Trecho para leitura
* * * *
Figura 2: exemplo de bula de remédio para componente verbal
Figura 3: exemplo de bula de remédio para componente verbal
Constatou-se baixo índice de componentes pictóricos (N= 6 bulas) e grande incidência dos componentes esquemáticos e compostos. Foi notado que apenas 5 bulas apresentam por todos os
componentes gráficos citados.
Na análise da relação entre os componentes gráficos, o grau de proximidade foi considerado
como regular na maioria da amostra, pois muitas bulas apresentavam concordância informacional nos elementos gráficos próximos entre si. A relação de similaridade foi considerada também como grau regular, visto que muitos componentes pareciam similares, porém não possuíam relação funcional e status hierárquico similar. A Figura 4 mostra o caso dos títulos dos tópicos informativos (tais como: Informações ao Paciente) e das advertências, que são representados na mesma forma gráfica, ou seja, mesmo tamanho de fonte, em negrito e caixa alta (o nome do medicamento foi substituído por letras XXXXX por questão autoral).
Figura 4: Exemplo de Bula com relação de similaridade e proeminência
Esta constatação relativa ao grau de similaridade acarretou nos resultados mais expressivos da relação de proeminência, pois mais da metade da amostra foi considerada deficiente neste tópico (N=14 bulas). Elementos gráficos importantes, tais como “advertências”, foram encontradas com diferente status hierárquico, não diferindo na sua forma de apresentação gráfica e, conseqüentemente não causando o contraste necessário para descriminar o status da informação.
Por fim, na analise do nível três - a apresentação gráfica global das bulas- verificou-se que a maioria apresenta consistência regular, pois os elementos gráficos e suas relações apresentam deficiências. Em geral, a amostra apresenta espaçamento entre as linhas e as palavras muito reduzido, particularmente quando aplicados a texto em negrito ou em caixa alta, gerando uma massa pesada visualmente na pagina (poluição visual), comprometendo assim, a legibilidade do documento. Quanto às características físicas, apesar de apresentarem uma boa qualidade de impressão, o papel utilizado nas bulas causa transparência, interferindo na leitura. Por
conseqüência das constatações na consistência e nas características materiais da bula, a análise estética da amostra resultou em um conceito regular.
5-Conclusões
A partir da análise qualitativa de 20 bulas de remédio de acordo com o modelo de Van der Waarde (1999), foi possível constatar diversos problemas relacionados à legibilidade, pelo uso maciço de textos em negrito e/ou em caixa alta, o espaçamento entre linhas e palavras reduzido, e a transparência do papel, ocasionando uma poluição visual que dificulta a leitura, a localização e conseqüentemente afeta a compreensão das informações. Pode-se também concluir que a hierarquia gráfica e informacional constitui uma deficiência nas bulas de medicamentos, verificada nas relações entre os componentes gráficos, particularmente nas “advertências” e títulos de tópicos informativos. Há portanto, carência de contraste para diferenciação de hierarquia das informações em bulas de medicamentos.
* * * *
Conteúdo dos dados
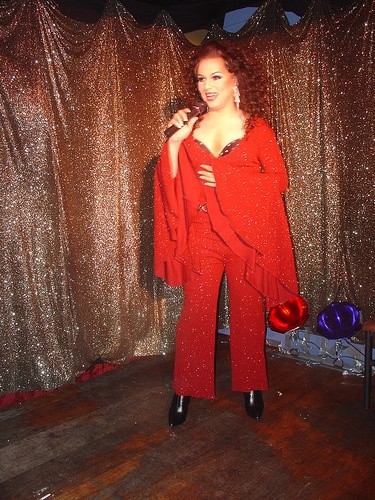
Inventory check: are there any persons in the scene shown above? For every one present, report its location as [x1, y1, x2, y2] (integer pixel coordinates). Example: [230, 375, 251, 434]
[151, 44, 302, 426]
* * * *
Detalhes do problema
Diga se cada afirmação concorda com o trecho sobre bulas de remédio, respondendo sim ou não e citando literalmente as palavras do trecho que decidem a resposta. (a) Mais da metade da amostra foi considerada deficiente na relação de proeminência; (b) As bulas apresentaram baixa qualidade de impressão; (c) A análise qualitativa abrangeu 30 bulas de remédio.

Tarefa concluída
(a) Sim: "mais da metade da amostra foi considerada deficiente neste tópico (N=14 bulas)".
(b) Não: "apesar de apresentarem uma boa qualidade de impressão".
(c) Não: "A partir da análise qualitativa de 20 bulas de remédio".